Frequent use of SABA alone may lead to worsening airway inflammation, increased airway hyperresponsiveness, development of tolerance to β₂ agonists, and a higher risk of severe or fatal asthma attacks. Modern asthma management guidelines recommend the use of Inhaled corticosteroids such as Fluticasone as controller therapy to suppress airway inflammation, with SABAs used only for rapid symptom relief.

Q3. What Is the Difference Between Loperamide and Diphenoxylate?

Loperamide and Diphenoxylate both act as μ-opioid receptor agonists in the intestinal wall to reduce gastrointestinal motility and control diarrhea.

However, loperamide does not significantly cross the blood–brain barrier because it is actively transported out of the central nervous system by P glycoprotein. Therefore, it produces minimal central nervous system effects and has very low abuse potential, allowing it to be sold over the counter.
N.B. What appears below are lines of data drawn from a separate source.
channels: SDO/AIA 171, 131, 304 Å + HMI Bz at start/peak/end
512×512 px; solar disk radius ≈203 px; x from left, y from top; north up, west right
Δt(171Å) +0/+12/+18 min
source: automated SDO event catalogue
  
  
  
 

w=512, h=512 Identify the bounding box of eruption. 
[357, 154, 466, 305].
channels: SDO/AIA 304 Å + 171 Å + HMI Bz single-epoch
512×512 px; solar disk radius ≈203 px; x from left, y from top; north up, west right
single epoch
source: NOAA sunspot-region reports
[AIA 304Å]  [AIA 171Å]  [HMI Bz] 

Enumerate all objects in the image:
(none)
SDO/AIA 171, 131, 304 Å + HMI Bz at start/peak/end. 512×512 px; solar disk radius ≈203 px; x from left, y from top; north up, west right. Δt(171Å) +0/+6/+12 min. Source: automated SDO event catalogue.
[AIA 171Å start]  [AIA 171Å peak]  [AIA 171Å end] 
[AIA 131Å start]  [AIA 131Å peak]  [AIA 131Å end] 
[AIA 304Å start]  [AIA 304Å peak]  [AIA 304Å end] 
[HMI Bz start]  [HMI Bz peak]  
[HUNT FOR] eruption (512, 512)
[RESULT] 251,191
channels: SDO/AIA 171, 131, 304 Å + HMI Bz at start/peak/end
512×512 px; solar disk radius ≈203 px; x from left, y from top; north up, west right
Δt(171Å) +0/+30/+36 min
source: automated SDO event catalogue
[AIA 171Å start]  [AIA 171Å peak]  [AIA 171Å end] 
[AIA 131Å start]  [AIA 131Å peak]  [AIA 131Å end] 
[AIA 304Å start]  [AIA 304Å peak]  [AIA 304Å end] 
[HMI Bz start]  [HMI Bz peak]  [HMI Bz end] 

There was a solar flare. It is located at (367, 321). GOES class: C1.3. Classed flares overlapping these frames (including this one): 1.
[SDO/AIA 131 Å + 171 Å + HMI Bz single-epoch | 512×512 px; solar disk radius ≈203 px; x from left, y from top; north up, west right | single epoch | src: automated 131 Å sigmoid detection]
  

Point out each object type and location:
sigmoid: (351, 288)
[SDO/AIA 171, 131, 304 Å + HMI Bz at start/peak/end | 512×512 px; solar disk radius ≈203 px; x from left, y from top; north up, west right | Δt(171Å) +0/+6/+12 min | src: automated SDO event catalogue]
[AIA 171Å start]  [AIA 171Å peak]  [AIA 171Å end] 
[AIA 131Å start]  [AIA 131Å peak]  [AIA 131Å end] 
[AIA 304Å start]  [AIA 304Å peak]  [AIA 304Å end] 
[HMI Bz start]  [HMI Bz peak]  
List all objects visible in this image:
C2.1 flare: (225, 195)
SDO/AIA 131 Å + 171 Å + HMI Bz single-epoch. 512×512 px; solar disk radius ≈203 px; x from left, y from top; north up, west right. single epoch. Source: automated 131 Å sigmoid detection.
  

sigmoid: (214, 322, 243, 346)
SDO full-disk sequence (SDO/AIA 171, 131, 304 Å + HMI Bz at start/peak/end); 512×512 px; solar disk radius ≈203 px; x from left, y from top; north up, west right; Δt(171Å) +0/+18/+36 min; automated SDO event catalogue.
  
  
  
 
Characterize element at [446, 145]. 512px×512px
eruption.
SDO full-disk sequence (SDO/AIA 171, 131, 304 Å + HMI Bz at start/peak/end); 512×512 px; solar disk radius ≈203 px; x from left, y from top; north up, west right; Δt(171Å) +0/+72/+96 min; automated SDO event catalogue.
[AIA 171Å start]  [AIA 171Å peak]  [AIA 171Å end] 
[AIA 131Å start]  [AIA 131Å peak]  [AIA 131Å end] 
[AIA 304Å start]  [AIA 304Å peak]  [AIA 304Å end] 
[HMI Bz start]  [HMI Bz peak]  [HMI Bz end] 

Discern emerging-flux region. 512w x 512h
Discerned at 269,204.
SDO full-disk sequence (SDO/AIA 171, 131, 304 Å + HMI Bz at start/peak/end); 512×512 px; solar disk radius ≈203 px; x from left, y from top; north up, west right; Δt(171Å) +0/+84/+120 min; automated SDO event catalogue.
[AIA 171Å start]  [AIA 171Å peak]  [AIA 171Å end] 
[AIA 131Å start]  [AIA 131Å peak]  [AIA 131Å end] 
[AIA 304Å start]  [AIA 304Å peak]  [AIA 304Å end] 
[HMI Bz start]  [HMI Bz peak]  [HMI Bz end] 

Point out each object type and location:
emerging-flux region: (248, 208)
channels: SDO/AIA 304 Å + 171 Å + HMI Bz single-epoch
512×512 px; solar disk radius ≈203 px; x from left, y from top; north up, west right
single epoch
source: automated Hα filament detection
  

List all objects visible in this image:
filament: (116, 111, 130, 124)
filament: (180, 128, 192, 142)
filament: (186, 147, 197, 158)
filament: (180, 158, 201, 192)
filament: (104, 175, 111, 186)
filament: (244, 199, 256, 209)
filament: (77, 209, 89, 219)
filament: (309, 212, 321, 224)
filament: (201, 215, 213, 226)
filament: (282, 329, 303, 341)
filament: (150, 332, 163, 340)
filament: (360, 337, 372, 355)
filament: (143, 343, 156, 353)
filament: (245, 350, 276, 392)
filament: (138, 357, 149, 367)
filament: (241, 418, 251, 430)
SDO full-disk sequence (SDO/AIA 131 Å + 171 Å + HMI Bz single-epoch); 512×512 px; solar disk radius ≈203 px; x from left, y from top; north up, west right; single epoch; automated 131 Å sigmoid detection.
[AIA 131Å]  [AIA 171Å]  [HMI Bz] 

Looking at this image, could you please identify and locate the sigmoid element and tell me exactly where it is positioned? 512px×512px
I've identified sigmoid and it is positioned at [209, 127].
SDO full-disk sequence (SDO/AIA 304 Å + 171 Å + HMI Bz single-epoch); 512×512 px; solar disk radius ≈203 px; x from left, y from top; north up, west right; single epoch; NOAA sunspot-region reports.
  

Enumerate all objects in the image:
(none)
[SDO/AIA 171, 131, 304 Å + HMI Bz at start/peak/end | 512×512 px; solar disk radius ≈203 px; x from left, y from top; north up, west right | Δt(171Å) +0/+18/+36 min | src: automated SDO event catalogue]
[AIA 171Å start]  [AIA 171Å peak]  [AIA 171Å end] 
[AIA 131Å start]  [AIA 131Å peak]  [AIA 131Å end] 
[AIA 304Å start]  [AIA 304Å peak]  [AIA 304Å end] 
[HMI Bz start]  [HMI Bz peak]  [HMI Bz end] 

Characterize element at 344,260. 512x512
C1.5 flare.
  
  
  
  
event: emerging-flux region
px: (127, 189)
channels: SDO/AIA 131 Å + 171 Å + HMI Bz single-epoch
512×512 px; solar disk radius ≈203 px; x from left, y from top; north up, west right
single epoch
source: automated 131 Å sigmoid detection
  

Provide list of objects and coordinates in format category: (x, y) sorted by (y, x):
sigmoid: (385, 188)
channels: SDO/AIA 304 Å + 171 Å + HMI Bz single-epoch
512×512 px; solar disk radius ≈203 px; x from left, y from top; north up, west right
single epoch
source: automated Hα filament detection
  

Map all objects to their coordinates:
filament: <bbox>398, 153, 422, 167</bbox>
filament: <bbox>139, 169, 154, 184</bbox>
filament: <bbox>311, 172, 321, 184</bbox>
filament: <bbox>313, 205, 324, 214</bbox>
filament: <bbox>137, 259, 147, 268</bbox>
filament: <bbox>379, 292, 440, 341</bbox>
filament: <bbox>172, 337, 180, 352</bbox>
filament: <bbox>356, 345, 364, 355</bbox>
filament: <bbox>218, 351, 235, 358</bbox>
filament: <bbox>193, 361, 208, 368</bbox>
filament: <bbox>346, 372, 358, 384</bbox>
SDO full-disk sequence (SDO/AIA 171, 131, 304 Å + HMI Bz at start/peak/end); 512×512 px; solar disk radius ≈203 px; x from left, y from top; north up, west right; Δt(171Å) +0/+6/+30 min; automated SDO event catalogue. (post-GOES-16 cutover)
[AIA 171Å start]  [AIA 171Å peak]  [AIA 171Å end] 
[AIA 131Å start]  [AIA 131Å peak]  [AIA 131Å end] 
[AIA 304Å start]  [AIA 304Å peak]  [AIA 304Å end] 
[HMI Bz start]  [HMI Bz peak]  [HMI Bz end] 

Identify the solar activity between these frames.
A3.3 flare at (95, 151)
Diphenoxylate, on the other hand, can cross the blood–brain barrier, which creates potential for CNS effects and abuse. For this reason, it is combined with Atropine in the formulation Lomotil. The atropine produces unpleasant anticholinergic side effects at high doses, discouraging misuse.

Q4. What Is Rhinitis Medicamentosa?

Rhinitis medicamentosa is a condition of rebound nasal congestion caused by prolonged use of topical nasal decongestants such as Oxymetazoline or Xylometazoline. These drugs initially relieve congestion by causing vasoconstriction of nasal blood vessels. However, continuous use for more than about 3–5 days leads to mucosal ischemia and reduced receptor responsiveness.

When the drug effect wears off, the nasal mucosa undergoes reactive vasodilation and swelling, resulting in worse congestion than before. Patients often respond by using the spray more frequently, creating a vicious cycle. Treatment involves discontinuing the decongestant and using intranasal corticosteroids such as Fluticasone to reduce inflammation and restore normal nasal function.